The unincorporated business and Chapter 13 of the Bankruptcy Code

Every year thousands of people lose their business.  The reason for this can be attributed to many factors. Some stem directly from management, bad business decisions or incompetent employees. Sometimes the problem can be caused by changes in the economic climate.  Changes, which appear subtle at first, can slowly take a significant toll on a businesses bottom line   When the end is near large businesses turn quickly to bankruptcy lawyers who assist them in filing a Chapter 11 bankruptcy petition, enabling a failing business to re organize and negotiate new arrangements with their creditors. But small businesses, unlike their bigger brother find it very difficult to take advantage of the bankruptcy laws. Why this is so is quire clear. Money. The legal fees in these cases generally start at $10,000 and the filing fee alone is $500.  Not a surprise that small and even medium size business in trouble cannot afford the high tariff required to file a Chapter 11. Until 2005 a small-unincorporated business could avail them of Chapter 13 of the bankruptcy code.  But this chapter was limited to people that owed less than $100,000 in unsecured debts (like personal loans) and $350,000 in secured loans (like a mortgage or car loan).  These limitations were generally satisfactory for an individual but in many instances not enough protection for small and middle size businesses.

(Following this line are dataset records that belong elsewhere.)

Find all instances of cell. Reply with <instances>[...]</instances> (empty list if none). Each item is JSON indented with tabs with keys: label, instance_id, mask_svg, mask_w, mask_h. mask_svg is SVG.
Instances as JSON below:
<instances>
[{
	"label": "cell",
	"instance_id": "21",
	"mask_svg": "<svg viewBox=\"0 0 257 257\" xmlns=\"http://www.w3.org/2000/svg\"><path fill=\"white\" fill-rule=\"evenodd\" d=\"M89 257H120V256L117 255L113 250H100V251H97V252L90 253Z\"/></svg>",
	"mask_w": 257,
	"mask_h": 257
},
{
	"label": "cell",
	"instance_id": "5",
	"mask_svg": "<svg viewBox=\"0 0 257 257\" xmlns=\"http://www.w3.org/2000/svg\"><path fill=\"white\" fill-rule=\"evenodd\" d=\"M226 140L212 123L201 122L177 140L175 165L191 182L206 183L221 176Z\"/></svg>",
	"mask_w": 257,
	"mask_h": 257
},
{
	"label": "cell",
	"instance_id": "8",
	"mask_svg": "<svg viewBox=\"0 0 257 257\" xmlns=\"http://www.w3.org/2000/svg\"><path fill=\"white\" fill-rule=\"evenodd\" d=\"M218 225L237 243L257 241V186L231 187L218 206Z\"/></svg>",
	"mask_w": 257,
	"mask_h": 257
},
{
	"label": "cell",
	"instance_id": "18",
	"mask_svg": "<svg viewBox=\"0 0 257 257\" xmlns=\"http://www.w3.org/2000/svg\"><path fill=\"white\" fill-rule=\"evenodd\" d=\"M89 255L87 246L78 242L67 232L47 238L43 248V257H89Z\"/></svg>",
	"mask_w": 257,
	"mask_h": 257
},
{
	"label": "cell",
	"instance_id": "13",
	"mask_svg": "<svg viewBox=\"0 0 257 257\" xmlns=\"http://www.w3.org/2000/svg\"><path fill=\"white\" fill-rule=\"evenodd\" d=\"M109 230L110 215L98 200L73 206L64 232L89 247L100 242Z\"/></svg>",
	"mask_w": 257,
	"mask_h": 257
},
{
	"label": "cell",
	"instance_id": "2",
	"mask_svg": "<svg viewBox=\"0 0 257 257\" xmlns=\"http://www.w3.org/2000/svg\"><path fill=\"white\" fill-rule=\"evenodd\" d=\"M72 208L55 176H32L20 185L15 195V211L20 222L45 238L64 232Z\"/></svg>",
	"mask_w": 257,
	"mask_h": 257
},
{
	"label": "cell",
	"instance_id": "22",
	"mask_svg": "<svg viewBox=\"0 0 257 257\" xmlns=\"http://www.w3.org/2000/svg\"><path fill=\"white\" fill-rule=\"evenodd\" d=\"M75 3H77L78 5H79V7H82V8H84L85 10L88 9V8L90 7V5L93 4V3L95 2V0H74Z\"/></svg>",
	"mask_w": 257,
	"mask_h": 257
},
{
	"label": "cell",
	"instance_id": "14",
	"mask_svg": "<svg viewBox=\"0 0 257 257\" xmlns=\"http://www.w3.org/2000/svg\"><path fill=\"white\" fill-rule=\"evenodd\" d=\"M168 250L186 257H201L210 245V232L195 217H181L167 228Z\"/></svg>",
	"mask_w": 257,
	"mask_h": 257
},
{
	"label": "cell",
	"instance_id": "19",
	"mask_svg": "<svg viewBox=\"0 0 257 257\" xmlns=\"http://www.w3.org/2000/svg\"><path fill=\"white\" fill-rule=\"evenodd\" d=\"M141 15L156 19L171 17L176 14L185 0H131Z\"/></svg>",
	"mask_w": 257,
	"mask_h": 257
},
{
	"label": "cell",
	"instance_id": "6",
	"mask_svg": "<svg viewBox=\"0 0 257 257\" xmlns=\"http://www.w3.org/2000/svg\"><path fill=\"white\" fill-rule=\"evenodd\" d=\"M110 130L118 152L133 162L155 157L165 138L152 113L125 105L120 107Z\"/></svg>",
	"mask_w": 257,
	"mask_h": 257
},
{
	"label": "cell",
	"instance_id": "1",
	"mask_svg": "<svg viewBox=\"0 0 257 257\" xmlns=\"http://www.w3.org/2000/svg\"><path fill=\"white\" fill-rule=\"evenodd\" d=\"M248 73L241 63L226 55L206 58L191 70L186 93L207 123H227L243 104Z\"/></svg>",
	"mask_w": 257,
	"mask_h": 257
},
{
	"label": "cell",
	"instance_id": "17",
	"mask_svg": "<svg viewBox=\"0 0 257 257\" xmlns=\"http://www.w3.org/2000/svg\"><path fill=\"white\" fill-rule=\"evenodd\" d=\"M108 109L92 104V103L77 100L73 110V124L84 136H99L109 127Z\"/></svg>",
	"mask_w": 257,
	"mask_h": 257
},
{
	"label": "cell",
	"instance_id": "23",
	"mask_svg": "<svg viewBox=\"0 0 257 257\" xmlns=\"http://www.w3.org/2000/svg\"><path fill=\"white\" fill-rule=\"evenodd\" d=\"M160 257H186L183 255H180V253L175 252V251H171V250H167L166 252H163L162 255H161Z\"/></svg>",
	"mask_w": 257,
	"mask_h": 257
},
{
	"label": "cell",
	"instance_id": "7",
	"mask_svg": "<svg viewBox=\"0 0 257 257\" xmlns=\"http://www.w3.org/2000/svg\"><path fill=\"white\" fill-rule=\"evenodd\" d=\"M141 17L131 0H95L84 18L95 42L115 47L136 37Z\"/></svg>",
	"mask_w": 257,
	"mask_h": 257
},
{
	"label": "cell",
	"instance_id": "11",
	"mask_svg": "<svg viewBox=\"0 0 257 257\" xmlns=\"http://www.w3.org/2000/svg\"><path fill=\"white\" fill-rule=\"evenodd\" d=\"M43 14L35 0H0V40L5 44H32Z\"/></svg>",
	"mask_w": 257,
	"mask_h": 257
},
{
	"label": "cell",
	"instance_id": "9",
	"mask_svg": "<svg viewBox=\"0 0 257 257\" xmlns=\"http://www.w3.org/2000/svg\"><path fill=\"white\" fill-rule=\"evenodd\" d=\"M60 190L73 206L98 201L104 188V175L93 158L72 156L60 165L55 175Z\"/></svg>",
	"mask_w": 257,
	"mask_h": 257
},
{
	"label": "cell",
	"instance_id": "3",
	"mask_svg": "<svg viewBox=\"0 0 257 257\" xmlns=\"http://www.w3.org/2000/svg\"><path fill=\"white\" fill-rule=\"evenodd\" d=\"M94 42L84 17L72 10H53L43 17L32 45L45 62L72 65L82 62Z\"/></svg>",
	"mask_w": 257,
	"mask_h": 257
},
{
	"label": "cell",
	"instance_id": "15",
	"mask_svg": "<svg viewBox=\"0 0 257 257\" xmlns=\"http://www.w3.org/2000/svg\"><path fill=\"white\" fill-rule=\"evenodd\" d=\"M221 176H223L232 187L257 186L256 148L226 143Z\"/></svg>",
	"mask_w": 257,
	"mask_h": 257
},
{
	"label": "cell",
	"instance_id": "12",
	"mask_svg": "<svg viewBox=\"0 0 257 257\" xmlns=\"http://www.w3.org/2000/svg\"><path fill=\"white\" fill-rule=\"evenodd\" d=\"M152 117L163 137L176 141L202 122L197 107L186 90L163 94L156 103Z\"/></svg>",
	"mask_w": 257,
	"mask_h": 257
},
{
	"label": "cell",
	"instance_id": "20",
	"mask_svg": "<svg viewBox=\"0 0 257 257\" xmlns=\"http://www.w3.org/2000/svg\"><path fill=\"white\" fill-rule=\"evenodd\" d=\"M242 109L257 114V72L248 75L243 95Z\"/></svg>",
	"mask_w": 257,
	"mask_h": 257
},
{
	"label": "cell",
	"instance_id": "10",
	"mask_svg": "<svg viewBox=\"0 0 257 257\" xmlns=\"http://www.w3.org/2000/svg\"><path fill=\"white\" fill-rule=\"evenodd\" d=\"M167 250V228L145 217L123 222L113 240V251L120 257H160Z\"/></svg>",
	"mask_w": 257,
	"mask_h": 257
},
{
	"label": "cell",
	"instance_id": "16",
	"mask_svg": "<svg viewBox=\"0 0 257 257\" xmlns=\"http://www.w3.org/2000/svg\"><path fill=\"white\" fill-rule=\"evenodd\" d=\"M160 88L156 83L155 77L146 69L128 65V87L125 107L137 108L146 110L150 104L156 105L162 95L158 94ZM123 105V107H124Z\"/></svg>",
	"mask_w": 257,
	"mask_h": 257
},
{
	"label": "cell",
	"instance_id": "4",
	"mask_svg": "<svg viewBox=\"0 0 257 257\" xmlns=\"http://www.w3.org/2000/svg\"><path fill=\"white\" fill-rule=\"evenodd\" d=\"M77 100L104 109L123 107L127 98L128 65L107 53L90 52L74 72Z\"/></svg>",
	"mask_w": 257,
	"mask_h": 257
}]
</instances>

Luckily the overhaul of the Bankruptcy code provides equal and in many instances better protection for small and medium size businesses than Chapter 11 provides for their bigger counterparts. Under the revised bankruptcy law an individual or unincorporated business with regular income and unsecured debts of less than $360,475.00 and secured debts of less than $1,081,400.00 may be a debtor under chapter 13 of this title.  Unlike a chapter 11 the filing fee for a Chapter 13 is $296 and the legal fees generally is approximately $3,500.  Now it is possible for a small or medium size business to take advantage of the bankruptcy laws.  And the advantages are numerous.  All unsecured debts can be reduced, even as low as 5%.  And secured debts such as mortgage arrears can be repaid over a 5 year period in easy monthly payments.  Under certain circumstances a 2nd mortgage may be stripped and reduced to an unsecured debt.  Even IRS taxes can be included.  And best of all when the petition is filed the “Automatic Stay“ provision takes effect. Stopping all foreclosures, lawsuits, wage garnishment and creditor harassment.

Upon successful completion of a Chapter 13 plan you will receive an official "discharge" which extinguishes any obligation you have to pay the unsecured debts EVEN THOUGH YOU HAVE NOT REPAID  THEM IN FULL. Chapter 13 has saved the business and, you could almost say, the  lives of thousands of families throughout the United States.